One-way valves are known in the art for food preservation. The applicant acknowledges that many have designed one-way valves to function in a similar fashion to vacuum air off a container. While prior art one-way valves only do vacuuming, no one has designed a valve where one has the option to inject to fill with gas, flush or vacuum a gas off a container, or maintain a safe pressure level inside a container to avoid explosion or undesirable vacuum.
The closest prior known art is to Chen, U.S. Publication 2012/0161044 A1, which teaches a one-way valve to vacuum a closed container. The valve features a nipple and air passages that allow air to escape as one vacuums the container. Chen further uses an inverse hook that projects past a hole in a closed container. The inverse hook assimilates part of this invention in a structurally different way.
Microwave cooking: It's not advisable to heat or cook with a sealable container in a microwave oven with the lid on unless it has a steam vent. This is because the steam pressure built up during cooking will cause lid to explode or a vacuum developed as the container is cooling down after cooking and making it difficult to remove the lid. As such, it is not possible to use ordinary household sealable containers as a steam pressure cooker in a microwave oven.
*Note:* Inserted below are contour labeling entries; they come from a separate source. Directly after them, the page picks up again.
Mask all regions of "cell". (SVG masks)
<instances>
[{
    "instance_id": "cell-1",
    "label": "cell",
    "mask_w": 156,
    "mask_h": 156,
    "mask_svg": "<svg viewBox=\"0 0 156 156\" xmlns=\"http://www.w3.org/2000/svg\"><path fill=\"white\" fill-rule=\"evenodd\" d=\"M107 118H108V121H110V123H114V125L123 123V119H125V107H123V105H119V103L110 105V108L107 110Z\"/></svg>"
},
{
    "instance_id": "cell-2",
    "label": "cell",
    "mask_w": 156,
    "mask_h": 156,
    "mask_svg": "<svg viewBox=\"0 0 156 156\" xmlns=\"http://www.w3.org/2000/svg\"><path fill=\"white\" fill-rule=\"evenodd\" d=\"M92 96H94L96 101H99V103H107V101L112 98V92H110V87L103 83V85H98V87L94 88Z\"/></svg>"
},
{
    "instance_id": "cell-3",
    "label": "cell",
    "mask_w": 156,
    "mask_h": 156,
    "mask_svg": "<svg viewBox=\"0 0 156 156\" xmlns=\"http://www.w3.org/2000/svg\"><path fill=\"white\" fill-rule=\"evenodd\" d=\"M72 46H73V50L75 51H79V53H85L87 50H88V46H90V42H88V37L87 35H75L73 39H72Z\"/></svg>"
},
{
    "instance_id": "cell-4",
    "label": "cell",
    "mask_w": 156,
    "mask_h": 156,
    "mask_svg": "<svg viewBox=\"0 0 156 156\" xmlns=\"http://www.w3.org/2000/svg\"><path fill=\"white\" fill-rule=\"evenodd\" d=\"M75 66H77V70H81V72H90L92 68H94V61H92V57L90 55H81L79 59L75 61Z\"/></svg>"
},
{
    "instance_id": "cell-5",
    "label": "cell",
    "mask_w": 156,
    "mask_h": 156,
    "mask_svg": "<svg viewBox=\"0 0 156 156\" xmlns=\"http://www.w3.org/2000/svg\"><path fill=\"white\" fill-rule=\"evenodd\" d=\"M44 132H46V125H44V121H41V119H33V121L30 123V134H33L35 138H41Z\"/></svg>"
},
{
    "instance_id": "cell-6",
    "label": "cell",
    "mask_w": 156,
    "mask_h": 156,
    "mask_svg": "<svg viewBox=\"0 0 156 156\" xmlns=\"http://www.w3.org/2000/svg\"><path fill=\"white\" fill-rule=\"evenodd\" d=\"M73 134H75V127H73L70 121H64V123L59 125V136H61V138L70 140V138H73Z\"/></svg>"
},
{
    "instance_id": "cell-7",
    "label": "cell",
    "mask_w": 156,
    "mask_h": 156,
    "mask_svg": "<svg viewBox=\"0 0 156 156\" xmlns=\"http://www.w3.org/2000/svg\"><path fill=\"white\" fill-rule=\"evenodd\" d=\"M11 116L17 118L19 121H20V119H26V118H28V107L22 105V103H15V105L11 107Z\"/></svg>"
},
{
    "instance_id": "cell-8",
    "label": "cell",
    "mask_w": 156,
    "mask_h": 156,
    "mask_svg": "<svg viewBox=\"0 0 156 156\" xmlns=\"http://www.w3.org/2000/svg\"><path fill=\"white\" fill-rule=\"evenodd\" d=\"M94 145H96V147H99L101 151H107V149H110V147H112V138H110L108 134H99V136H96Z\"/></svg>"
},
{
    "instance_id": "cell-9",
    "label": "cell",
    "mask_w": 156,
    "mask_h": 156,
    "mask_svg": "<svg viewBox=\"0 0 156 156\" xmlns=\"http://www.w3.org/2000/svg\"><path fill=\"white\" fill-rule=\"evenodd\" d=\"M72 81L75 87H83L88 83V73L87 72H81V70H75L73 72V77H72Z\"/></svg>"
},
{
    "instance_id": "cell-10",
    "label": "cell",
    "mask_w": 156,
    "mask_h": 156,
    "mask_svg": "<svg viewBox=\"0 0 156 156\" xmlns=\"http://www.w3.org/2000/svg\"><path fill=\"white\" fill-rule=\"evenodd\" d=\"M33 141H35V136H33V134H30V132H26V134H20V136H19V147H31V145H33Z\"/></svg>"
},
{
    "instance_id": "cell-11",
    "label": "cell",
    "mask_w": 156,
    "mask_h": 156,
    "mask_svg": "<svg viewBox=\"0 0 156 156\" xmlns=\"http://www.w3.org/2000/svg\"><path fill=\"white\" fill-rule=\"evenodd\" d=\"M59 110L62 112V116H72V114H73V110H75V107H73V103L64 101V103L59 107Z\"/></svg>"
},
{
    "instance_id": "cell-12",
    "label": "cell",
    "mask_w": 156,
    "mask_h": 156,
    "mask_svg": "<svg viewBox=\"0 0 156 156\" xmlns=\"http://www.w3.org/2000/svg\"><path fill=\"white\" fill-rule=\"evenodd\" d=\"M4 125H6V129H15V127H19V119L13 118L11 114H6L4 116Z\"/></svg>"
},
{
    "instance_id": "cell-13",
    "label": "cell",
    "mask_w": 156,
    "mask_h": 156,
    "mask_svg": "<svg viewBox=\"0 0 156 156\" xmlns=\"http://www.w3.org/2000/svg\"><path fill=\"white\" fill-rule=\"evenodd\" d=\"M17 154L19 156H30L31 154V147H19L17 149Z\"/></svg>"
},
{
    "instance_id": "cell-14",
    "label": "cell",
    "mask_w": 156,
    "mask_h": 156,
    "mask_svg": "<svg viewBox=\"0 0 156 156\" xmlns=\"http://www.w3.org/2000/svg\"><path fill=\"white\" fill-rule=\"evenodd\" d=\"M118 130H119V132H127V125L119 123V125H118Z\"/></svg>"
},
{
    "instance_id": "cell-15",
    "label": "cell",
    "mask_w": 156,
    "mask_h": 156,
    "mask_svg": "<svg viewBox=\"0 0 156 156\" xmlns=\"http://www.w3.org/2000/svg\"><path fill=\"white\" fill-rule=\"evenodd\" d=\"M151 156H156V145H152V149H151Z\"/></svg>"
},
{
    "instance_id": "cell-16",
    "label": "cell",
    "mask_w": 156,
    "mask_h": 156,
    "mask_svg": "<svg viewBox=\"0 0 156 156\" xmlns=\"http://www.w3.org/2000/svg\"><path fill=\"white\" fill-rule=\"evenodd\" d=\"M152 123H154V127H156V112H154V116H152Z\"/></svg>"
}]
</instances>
Lacto fermentation: Lacto fermentation of vegetables is practiced by all cultures all over the world because it is a very effective way of preserving surplus vegetables to later use, while enhancing their nutritional values and contributing beneficially to probiotic health of the consumers. The process involves creating an anaerobic condition by submerging cut up vegetables in a brine solution in enclosed vessels or jars so the anaerobic lactic acid bacteria (LAB), which is salt tolerant and naturally present on all vegetables, could digest the vegetables and produce lactic and acetic acids and carbon dioxide gas. It is essential that air is excluded as much as possible at the onset of this process to control the pectin-destroying activities of yeast and mold, spoilage, or control unsightly floating Kahm yeast as the LAB culture is getting established. It is well known that the more pectin is lost the less crunchy and mushier the vegetables will become. As this process is progressed, the built-up CO2 gas must be released or burped regularly in a way that air or insects and flies cannot enter. Typically a cumbersome airlock device is used for this purpose, which must be removed at the end of the process for refrigeration storage. The present invention offers unique improvements and advantages to this process by vacuuming to remove air bubbles trapped to the submerged vegetables and air in the headspace of the fermenting vessel at the onset and by allowing self-burping during fermentation and convenient storage after fermentation since there is no airlock to remove.